What is required:
Print every entry exactly as it appears, but skip the pictures.

Stored data entries:
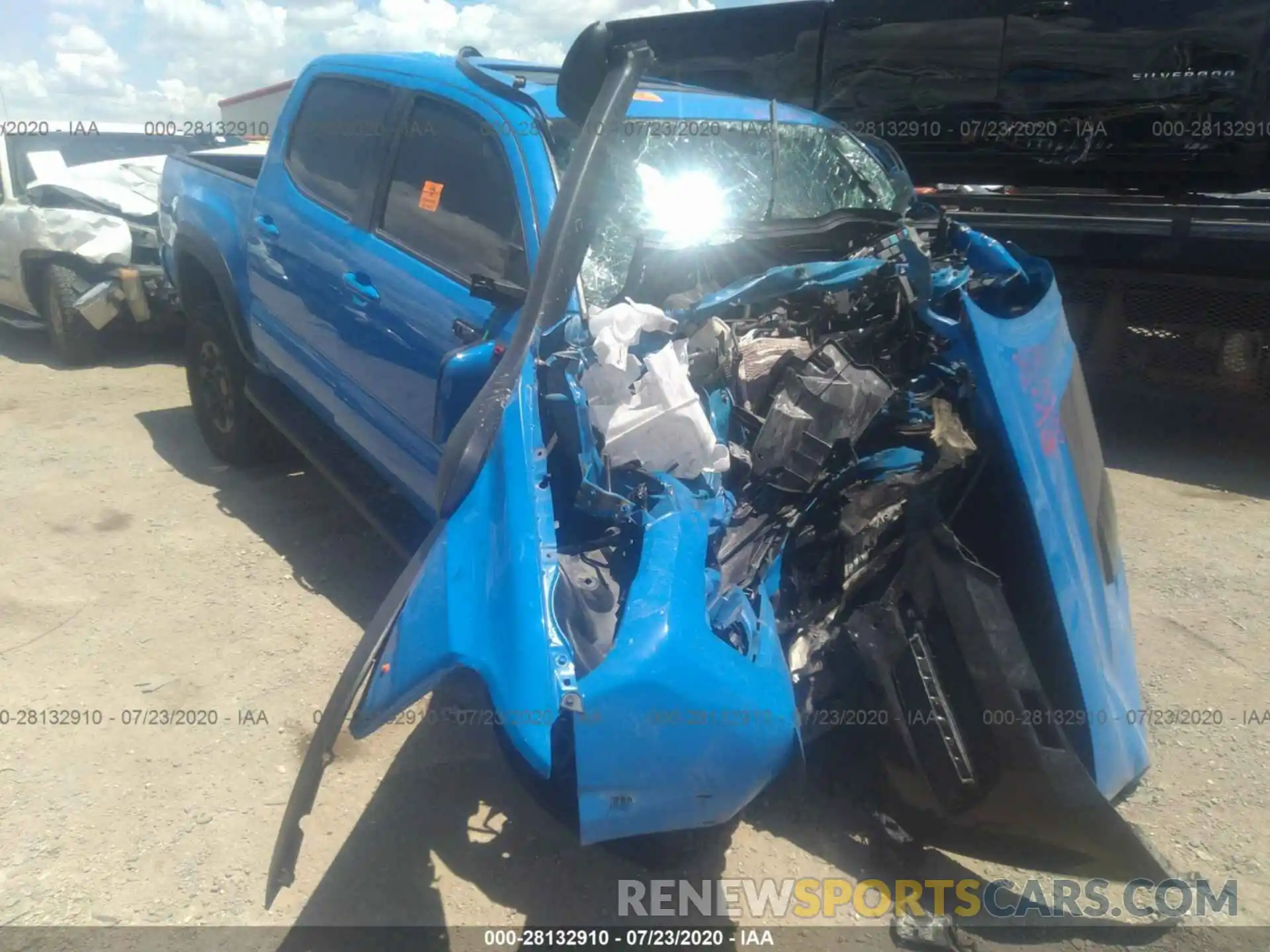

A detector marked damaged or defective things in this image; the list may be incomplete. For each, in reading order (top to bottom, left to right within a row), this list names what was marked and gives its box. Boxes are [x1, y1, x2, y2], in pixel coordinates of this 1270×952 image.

crumpled hood [26, 157, 166, 219]
white damaged vehicle [0, 123, 257, 365]
shattered windshield [551, 117, 899, 307]
wrecked front end [265, 44, 1168, 908]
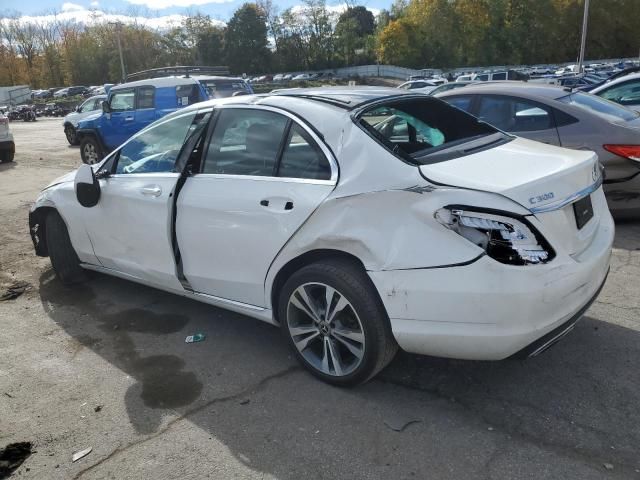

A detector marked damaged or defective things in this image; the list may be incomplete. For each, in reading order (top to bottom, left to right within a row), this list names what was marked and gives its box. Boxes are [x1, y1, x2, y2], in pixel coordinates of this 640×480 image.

broken taillight lens [604, 144, 640, 161]
broken taillight lens [436, 207, 556, 266]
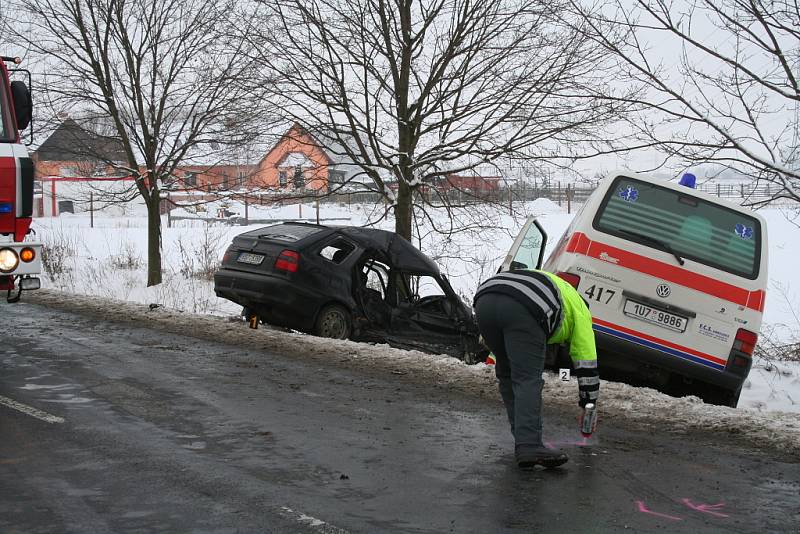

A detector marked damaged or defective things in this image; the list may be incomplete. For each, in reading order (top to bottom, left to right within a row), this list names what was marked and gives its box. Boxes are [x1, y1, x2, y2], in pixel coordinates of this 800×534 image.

damaged black car [214, 222, 488, 364]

Answer area:
A detector marked damaged or defective things in this image; the list may be incomplete. For each, in reading order (top to bottom, left to right within a row), this list names what was marked and gives its box. Boxes are [x1, y1, x2, y2], in pixel coordinates of this 1270×952 image.

crumpled hood [26, 157, 166, 219]
white damaged vehicle [0, 123, 257, 365]
shattered windshield [551, 117, 899, 307]
wrecked front end [265, 44, 1168, 908]

A detector marked damaged or defective things in this image; the list may be incomplete. For each, in reading order (top to bottom, left to right within a row), this list names what was marked and gives its box. Boxes are [x1, y1, x2, y2], in pixel coordinates of this 640×480 image.

broken taillight lens [604, 144, 640, 161]
broken taillight lens [436, 207, 556, 266]

A detector marked damaged or defective things in this image; the list may be incomplete. For each, in reading order (top to bottom, left to right within a row), this list names what was marked and gives its box. Boxes are [x1, y1, x2, y2], in pixel coordinates of this 800×534 image.

damaged black car [214, 222, 488, 364]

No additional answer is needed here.